题目：“经济学系列讲座”第48期 A Generalized Poisson-Pseudo Maximum Likelihood Estimator
主讲人：Ohyun Kwon 美国德雷塞尔大学Lebow商学院
We propose a Generalized Poisson-Pseudo Maximum Likelihood (G-PPML) estimator that relaxes PPML estimator's assumption that the dependent variable's conditional variance is proportional to its conditional mean. Instead, we employ an iterated Generalized Method of Moments (iGMM) to estimate the conditional variance of the dependent variable directly from the data, thus encompassing the common estimators in international trade literature (i.e., PPML, Gamma-PML and OLS) as special cases. With the conditional variance estimates, G-PPML generates coefficient estimates that are more efficient and robust to the underlying data generating process. After establishing the consistency and the asymptotic properties of GPPML estimator, we use Monte Carlo simulations to demonstrate that G-PPML is less sensitive to the underlying assumption about the conditional variance. Estimations of a canonical gravity model with trade data reinforce the properties of G-PPML and validate the practical importance of our methods.

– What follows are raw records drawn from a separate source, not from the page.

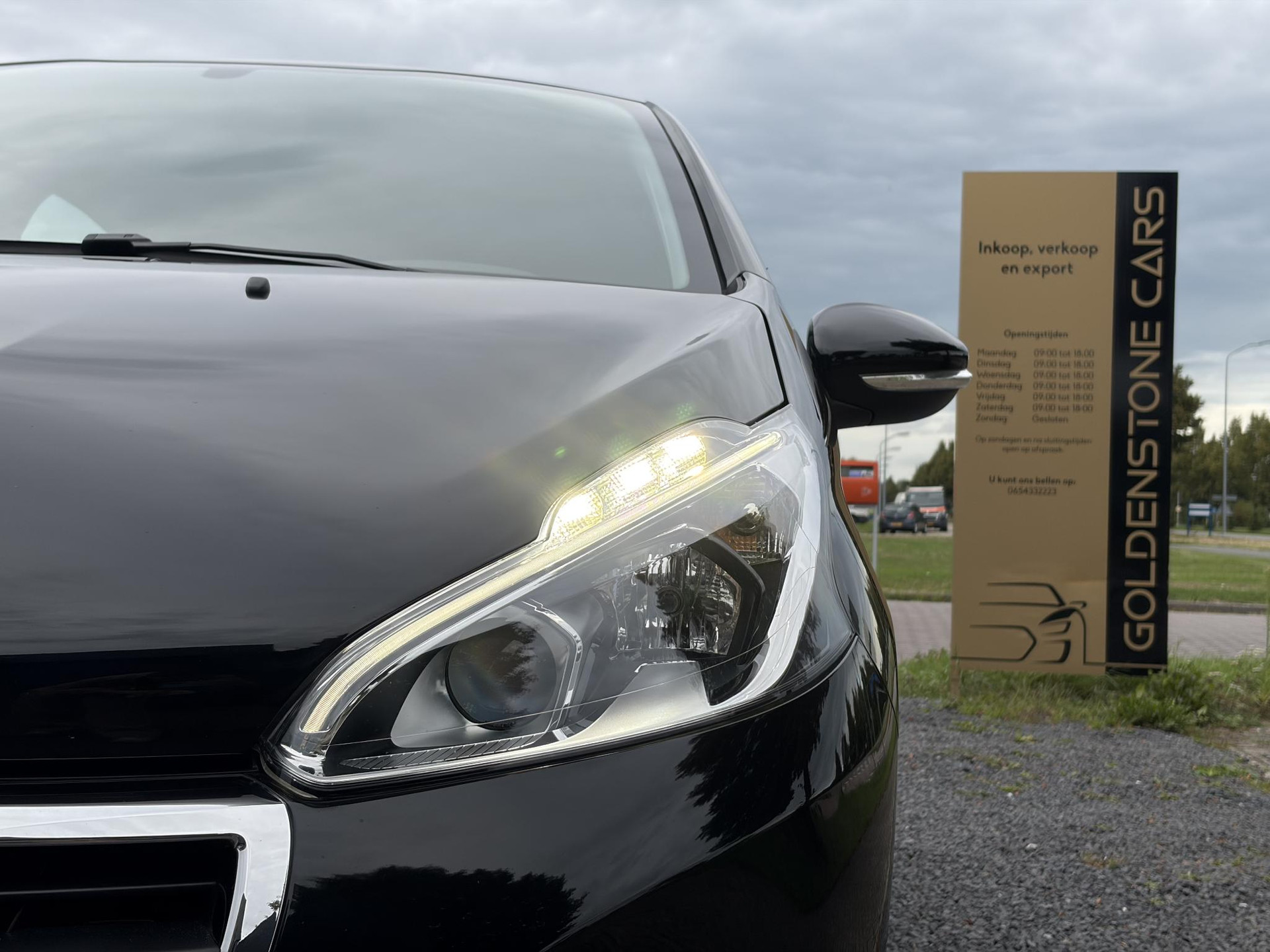 Peugeot 208 1.2 PureTech Blue Lion ✓2e Eigenaar✓Navi✓Carplay✓Airco✓Cruise✓Pdc✓5 Deurs✓N.A.P✓Zeer Zuinig✓Weinig Km✓Apk tot 10-2027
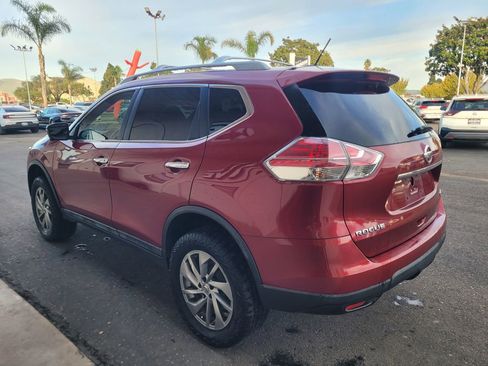 Used 2015 Nissan Rogue SL w/ SL Premium Package image 8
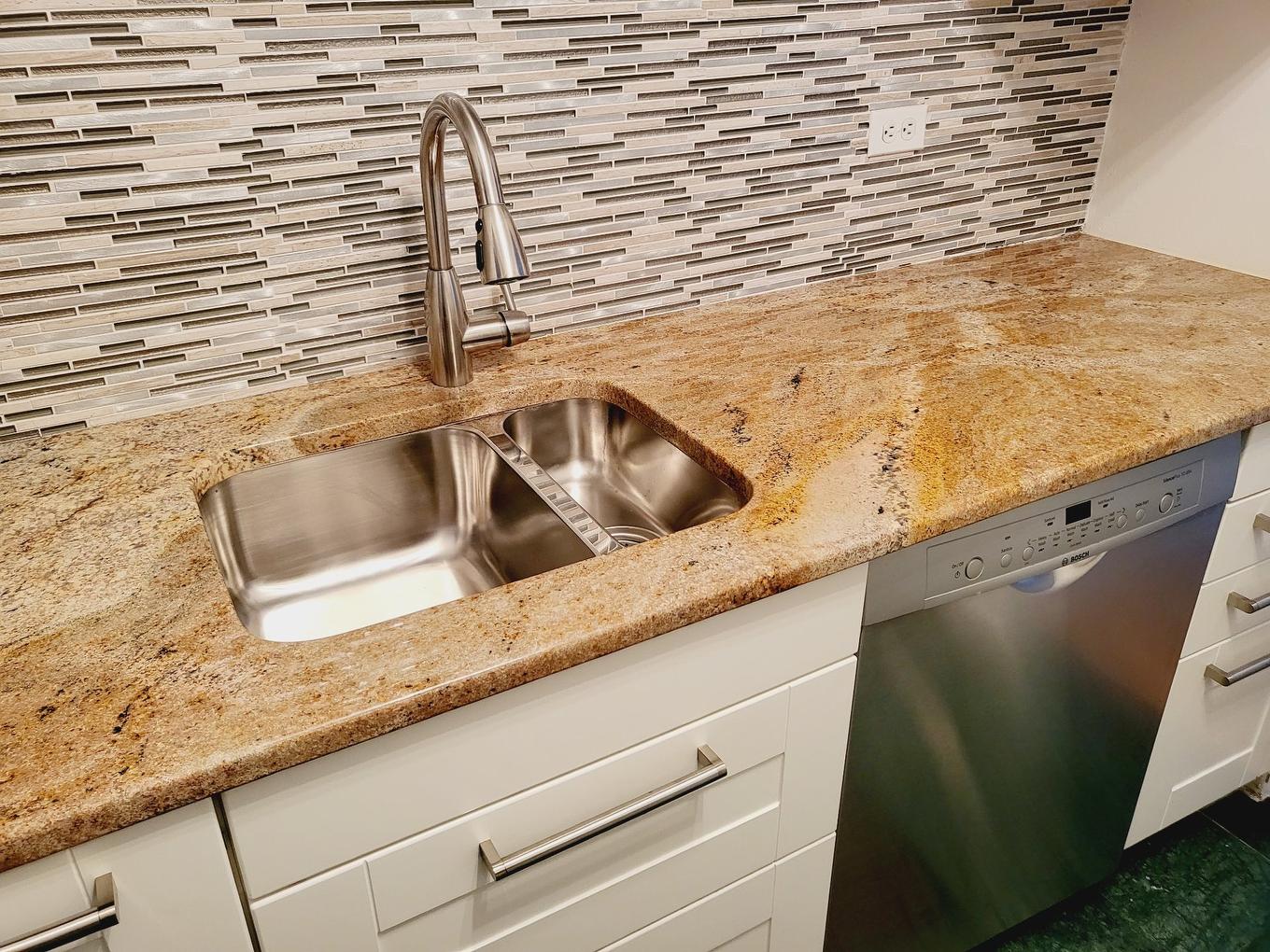 Kitchen - 1006-3470 Rue Simpson, Montréal (Ville-Marie), QC - Indoor Photo Showing Kitchen With Double Sink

Ohyun Kwon is an Assistant Professor at the Drexel University - LeBow College of Business. His recent research focus includes the role of currency in international trade/finance, the impact of trade liberalization on environment and the economic impact of international sanctions. He received his bachelor’s degree in Finance from Peking University in 2012 and his Ph.D. from University of Wisconsin-Madison in 2019.